Isento de Porte e de Sobretaxa Aérea

29  12 2009

Santorini

Sei que a comparação é injusta. Afinal de contas, Santorini não passa de um calhau no meio do Mediterrâneo e Luanda é a capital da grande Nação Angolana. Mas é também nos contrastes que se encontra a beleza.

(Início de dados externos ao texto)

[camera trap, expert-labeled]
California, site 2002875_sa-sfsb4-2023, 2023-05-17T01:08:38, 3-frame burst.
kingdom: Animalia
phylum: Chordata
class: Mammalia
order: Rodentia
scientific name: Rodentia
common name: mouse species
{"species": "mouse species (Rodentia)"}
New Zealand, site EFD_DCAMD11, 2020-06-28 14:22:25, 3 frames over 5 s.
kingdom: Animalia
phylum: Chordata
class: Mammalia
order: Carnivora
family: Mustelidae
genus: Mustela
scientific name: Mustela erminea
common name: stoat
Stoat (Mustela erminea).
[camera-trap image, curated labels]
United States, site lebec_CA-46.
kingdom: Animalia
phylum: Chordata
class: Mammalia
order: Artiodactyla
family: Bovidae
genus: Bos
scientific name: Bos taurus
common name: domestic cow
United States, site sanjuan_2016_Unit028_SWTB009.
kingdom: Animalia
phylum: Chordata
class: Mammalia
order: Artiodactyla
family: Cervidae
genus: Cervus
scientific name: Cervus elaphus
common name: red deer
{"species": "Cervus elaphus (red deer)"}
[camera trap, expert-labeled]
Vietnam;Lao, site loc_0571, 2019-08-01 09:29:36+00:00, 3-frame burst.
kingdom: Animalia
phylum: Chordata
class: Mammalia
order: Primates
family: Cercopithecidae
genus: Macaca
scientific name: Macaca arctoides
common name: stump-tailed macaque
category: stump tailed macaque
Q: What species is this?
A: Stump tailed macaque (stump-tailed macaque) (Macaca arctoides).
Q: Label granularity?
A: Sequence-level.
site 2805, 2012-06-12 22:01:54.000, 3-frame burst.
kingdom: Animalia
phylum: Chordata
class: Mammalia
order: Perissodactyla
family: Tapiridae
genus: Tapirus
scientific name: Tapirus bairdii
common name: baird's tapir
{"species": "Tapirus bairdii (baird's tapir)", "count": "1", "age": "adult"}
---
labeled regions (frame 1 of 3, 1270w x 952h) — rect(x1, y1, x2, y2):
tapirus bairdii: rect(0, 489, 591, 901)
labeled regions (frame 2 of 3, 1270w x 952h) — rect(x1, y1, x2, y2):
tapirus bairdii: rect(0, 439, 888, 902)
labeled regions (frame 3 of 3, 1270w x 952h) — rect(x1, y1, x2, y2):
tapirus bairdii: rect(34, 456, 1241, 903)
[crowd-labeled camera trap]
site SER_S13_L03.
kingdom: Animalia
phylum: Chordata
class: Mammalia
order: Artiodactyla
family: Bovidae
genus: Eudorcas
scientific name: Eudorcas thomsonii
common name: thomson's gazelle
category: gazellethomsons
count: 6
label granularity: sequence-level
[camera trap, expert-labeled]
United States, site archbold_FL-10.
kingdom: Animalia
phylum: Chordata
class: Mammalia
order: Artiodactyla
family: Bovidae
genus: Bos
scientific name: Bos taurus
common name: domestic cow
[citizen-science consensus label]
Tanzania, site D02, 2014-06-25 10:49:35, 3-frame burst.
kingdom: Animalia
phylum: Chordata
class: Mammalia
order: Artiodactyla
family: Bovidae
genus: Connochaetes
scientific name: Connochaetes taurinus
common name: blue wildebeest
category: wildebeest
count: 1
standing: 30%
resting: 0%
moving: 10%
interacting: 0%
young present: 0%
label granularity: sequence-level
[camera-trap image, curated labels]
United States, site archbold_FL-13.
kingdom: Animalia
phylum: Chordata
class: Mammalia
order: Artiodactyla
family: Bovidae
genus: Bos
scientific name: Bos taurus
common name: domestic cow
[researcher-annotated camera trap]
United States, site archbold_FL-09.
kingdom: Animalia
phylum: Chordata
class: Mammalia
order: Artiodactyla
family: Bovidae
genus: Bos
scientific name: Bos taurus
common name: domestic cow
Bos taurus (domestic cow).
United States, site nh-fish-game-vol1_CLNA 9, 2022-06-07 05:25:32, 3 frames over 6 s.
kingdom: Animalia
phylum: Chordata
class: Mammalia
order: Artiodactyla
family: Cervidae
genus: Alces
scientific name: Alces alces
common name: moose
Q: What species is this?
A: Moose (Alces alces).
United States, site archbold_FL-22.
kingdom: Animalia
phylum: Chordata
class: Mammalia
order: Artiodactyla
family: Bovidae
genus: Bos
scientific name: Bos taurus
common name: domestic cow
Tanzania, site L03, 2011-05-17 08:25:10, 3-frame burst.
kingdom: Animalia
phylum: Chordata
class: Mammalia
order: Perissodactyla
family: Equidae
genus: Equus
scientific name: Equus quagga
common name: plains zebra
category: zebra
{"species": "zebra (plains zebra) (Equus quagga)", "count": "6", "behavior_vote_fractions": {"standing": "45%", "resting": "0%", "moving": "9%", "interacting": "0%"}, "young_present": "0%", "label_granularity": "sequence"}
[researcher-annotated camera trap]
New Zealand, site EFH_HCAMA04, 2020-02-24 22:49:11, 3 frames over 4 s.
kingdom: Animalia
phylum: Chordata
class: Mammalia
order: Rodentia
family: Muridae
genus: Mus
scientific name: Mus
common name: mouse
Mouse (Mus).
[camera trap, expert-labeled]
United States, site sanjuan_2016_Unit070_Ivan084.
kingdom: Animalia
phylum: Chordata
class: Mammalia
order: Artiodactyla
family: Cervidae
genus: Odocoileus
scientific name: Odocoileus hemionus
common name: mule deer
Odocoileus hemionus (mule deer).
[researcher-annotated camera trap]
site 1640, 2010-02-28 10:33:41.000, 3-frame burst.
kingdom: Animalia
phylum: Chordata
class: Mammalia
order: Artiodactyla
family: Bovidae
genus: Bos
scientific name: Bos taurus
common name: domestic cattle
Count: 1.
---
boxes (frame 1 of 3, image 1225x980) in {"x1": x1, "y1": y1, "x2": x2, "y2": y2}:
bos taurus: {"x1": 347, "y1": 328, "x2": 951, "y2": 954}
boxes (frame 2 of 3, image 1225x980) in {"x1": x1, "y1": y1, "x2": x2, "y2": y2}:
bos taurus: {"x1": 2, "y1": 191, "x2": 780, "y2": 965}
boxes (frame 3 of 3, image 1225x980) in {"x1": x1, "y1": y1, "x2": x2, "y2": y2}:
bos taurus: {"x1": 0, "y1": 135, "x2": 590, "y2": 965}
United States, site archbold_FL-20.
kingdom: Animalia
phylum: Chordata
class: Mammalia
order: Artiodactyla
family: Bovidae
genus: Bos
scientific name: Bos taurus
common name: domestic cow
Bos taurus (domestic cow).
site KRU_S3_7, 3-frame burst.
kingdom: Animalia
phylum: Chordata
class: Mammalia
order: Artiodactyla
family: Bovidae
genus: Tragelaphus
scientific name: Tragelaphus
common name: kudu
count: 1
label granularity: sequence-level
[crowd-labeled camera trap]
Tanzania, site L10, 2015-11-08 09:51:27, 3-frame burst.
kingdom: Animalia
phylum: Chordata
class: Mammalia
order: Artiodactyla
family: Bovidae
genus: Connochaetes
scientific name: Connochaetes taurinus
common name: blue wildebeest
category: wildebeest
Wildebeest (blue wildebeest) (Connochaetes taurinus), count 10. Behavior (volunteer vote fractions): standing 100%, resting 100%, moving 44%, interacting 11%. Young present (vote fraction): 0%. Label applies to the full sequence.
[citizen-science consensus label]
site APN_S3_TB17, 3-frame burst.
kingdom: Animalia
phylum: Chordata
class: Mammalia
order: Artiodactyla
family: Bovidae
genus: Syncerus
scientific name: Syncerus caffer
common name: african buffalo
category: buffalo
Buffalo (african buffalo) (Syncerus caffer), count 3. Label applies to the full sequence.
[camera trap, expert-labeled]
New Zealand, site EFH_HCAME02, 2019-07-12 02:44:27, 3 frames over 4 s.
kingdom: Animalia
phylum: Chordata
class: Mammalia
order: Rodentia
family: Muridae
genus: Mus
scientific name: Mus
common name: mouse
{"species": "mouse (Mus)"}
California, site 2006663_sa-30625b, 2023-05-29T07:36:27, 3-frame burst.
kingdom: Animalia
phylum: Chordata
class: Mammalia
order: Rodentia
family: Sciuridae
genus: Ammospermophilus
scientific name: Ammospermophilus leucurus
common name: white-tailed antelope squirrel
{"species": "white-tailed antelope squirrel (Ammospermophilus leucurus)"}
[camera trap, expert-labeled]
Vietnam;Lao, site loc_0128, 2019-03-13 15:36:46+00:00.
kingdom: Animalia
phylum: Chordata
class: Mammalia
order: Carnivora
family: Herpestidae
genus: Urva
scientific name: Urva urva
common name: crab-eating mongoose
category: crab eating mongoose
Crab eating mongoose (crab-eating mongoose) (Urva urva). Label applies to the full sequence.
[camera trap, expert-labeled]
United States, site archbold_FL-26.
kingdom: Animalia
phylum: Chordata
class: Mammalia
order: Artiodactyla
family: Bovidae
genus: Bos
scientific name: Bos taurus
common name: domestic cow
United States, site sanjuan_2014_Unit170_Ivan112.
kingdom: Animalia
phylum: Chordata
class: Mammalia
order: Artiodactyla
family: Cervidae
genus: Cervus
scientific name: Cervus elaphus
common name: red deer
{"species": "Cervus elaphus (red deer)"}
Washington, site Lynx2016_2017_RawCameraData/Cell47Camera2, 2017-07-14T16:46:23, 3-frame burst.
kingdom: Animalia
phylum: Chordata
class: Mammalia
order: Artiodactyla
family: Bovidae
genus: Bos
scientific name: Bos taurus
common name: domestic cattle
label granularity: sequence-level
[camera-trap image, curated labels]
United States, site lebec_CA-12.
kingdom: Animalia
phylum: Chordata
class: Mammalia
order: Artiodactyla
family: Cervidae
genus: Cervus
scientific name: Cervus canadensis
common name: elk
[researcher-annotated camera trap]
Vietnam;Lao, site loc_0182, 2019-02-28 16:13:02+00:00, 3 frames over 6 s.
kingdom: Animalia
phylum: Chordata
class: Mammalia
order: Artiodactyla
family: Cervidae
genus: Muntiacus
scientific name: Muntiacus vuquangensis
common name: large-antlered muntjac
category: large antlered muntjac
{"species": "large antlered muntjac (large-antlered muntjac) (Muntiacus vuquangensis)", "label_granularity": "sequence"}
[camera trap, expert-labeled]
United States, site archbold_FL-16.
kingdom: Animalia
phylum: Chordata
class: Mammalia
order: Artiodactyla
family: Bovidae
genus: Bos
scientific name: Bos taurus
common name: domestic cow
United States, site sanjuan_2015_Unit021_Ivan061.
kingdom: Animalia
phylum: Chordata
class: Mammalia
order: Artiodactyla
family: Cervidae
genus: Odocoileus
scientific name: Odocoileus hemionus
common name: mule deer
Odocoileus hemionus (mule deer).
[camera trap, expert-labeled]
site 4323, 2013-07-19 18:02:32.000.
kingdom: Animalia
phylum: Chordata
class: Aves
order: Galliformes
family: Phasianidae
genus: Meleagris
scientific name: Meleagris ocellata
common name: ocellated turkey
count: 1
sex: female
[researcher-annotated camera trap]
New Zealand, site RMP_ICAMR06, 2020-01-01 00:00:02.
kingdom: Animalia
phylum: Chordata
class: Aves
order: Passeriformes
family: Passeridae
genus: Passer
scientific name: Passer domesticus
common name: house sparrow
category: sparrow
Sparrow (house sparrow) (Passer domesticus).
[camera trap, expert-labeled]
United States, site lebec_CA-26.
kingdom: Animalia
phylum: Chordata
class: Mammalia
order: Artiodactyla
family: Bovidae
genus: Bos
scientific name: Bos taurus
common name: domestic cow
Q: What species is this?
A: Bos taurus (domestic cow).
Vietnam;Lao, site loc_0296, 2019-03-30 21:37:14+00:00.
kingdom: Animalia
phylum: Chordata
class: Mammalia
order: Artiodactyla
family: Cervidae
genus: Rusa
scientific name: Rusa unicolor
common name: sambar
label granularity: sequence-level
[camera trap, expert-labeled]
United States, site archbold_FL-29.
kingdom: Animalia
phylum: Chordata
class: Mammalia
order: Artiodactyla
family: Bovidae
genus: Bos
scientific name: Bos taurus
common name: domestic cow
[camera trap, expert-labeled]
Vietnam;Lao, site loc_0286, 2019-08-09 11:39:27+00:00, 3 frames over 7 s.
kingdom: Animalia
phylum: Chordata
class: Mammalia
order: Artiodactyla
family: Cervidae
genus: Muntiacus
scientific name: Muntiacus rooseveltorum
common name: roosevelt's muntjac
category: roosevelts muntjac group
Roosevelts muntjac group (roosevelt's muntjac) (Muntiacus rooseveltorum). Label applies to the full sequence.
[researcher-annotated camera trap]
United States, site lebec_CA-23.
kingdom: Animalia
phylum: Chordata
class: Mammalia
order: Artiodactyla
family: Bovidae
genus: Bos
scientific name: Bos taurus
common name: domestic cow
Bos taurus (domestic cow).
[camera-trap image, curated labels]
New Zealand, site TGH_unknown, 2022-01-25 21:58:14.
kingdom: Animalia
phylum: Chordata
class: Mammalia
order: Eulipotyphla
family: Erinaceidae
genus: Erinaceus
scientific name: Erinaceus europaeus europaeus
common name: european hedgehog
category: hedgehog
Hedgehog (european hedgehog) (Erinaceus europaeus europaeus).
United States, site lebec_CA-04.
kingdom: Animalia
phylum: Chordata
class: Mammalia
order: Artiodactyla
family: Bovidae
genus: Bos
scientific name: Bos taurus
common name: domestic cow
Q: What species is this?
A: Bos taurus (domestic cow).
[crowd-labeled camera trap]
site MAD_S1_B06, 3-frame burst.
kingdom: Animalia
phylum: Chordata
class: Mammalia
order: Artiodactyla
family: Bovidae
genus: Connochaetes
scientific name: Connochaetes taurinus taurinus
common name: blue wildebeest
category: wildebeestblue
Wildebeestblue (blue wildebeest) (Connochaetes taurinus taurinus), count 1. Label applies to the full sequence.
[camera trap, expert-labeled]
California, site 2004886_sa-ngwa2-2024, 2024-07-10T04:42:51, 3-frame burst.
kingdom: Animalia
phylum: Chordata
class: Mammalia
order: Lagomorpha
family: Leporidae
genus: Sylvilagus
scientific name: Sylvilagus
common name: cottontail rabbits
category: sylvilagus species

Santorini vive para os turistas. Embelezou-se para os cativar e sabe recebê-los. Faz das suas fraquezas os seus pontos fortes, como se tivesse seguido as orientações milenares de famosos generais chineses.

Moinhos de Ía
Postal ilustrado

Luanda não gosta de turistas. Faz os possíveis para que se sintam a mais desde que chegam ao aeroporto até que partem. Sem levar Kwanzas, obviamente.

Ilha de Luanda
Postal ilustrado

Em Luanda cobram-se diárias de hotel astronómicas, que acompanham o preço das refeições. As ruas são inseguras e até os polícias é preciso temer. O simples acto de fazer uma fotografia faz o turista sentir-se criminoso. A verdadeira antítese deste resto de vulcão onde se fala grego.

Piscina interior
Casas amontoadas

Em Santorini as casas amontoam-se umas nas outras. A lembrar os candongueiros temos paredes brancas e as portas e janelas azuis. Não fora a falta de poeira e latas de cuca amassadas nos cantos, o visitante mais desatento poderia julgar-se em Luanda.

Azul e Branco
Azul e Branco


28  12 2009

A balança

Para os estrangeiros, a vida em Luanda tem de ser encarada como se de uma balança se tratasse. Chegamos à capital angolana com o fiel a indicar o equilíbrio e, a partir daí, temos de procurar viver as coisas de modo a que os pratos não se movam desmesuradamente para nenhum lado.

Problemas e alegrias têm de ser cuidadosamente pesados para que não vejamos tudo através de óculos cor-de-rosa ou pintado de negro.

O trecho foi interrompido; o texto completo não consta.